Arkadiusz Kazula, Ewa Kazula

Farmakologiczne i molekularne strategie w terapii zaburzeń mitochondrialnych

Pharmacological and molecular strategies in therapy of mitochondrial disorders

Mitochondrial diseases are an unusually genetically and phenotypically heterogeneous group of disorders, which are extremely challenging to treat. Until even only a few years ago, the idea that effective therapies for human mitochondrial disorders resulting from dysfunction of the respiratory chain/oxidative phosphorylation system (OxPhos) could be developed was unimaginable. The obstacles to treating diseases caused by mutations in either mitochondrial DNA (mtDNA) or nuclear DNA (nDNA), and which had the potential to affect nearly every organ system, seemed overwhelming. Currently, apart from supportive therapy, there are no effective treatments for the vast majority of mitochondrial diseases. Huge scientific effort, however, is being put into understanding the mechanisms underlying mitochondrial disease pathology and developing potential treatments. Targeting reactive oxygen species has been a treatment of interest for many years; however, only in recent years has it been possible to direct antioxidant delivery specifically into the mitochondria. There is increasing interest in the administration of reactive oxygen species scavengers both in primary mitochondrial diseases and in neurodegenerative diseases directly or indirectly related to mitochondrial dysfunction. Administration of metabolites and cofactors is the mainstay of real-life therapy and is especially important in disorders due to primary deficiencies of specific compounds, such as carnitine or coenzyme Q10. Increasing mitochondrial biogenesis, whether by pharmacological approaches, dietary manipulation or exercise therapy, is also currently an active area of research. Among these are techniques to upregulate mitochondrial biogenesis, to enhance organellar fusion and fission, to “shift heteroplasmy,” and to eliminate the burden of mutant mtDNAs via cytoplasmic transfer. Modulating the mitochondrial membrane lipid milieu have also emerged as possible treatment strategies. Recent technological advances in gene therapy, including allotopic and transkingdom gene expression and mitochondrially targeted transcription activator-like nucleases, have led to promising results in cell and animal models of mitochondrial diseases, but most of these techniques are still far from clinical application.

» **Record set**:
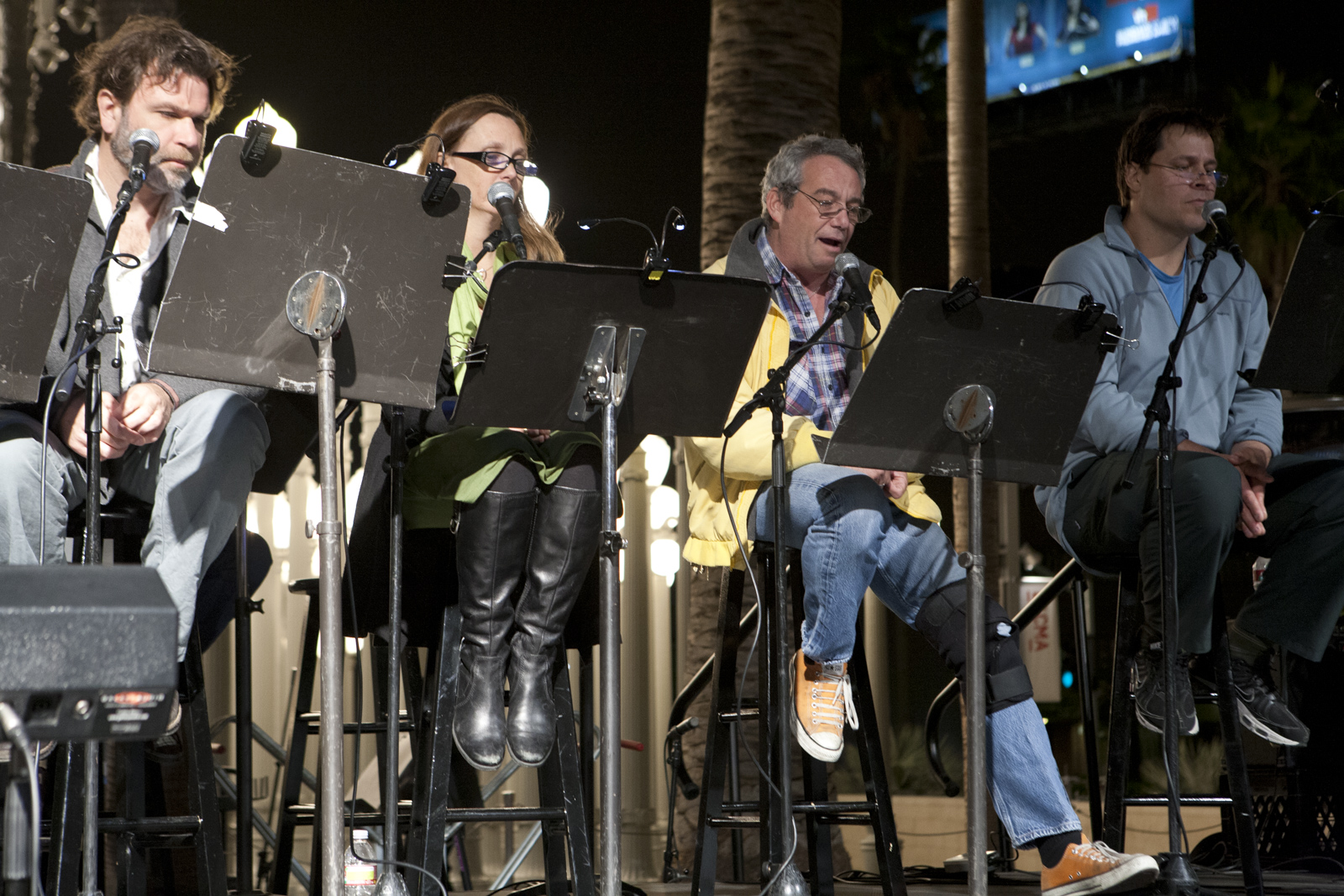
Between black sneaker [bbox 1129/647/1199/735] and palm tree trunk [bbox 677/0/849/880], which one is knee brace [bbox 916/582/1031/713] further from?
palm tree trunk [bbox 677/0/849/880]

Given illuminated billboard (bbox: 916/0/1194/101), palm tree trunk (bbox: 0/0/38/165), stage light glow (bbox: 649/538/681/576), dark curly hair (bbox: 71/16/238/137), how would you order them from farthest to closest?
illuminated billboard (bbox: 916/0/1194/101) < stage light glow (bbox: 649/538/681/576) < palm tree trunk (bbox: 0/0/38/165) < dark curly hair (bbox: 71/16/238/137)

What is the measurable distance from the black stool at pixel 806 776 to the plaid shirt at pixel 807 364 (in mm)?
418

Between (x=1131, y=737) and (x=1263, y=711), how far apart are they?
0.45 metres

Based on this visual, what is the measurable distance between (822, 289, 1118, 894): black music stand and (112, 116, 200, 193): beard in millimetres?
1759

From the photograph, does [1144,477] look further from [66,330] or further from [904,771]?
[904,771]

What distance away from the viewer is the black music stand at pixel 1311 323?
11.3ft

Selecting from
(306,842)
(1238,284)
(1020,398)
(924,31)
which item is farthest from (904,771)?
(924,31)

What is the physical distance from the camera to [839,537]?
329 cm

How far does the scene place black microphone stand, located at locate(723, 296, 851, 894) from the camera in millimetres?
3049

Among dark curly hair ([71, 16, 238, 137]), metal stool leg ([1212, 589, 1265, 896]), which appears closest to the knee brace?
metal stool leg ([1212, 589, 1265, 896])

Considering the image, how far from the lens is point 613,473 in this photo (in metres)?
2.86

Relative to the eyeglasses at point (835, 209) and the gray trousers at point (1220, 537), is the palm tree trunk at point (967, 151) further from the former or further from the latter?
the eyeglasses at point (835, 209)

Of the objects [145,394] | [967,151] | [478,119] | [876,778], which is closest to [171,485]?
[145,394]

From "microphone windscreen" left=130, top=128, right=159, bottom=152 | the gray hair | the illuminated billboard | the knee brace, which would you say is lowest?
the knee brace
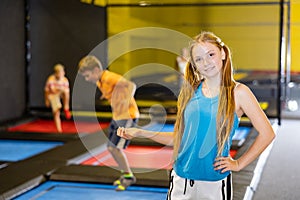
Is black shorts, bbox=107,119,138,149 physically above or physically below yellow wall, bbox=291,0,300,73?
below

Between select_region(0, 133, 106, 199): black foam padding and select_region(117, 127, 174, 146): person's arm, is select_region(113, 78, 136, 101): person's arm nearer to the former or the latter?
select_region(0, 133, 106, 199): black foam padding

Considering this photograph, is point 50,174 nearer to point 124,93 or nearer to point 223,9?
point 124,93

» **Task description**: In the abstract on therapy for mitochondrial disorders above, do these statements agree with the text? For each, answer yes or no and quote the deciding words. (a) Effective treatments exist for most mitochondrial diseases. (b) Giving metabolites and cofactors is the mainstay of real-life therapy. (c) Most of the recent gene therapy techniques are already in clinical use.

» **Answer below**:
(a) No: "apart from supportive therapy, there are no effective treatments for the vast majority of mitochondrial diseases"
(b) Yes: "Administration of metabolites and cofactors is the mainstay of real-life therapy"
(c) No: "most of these techniques are still far from clinical application"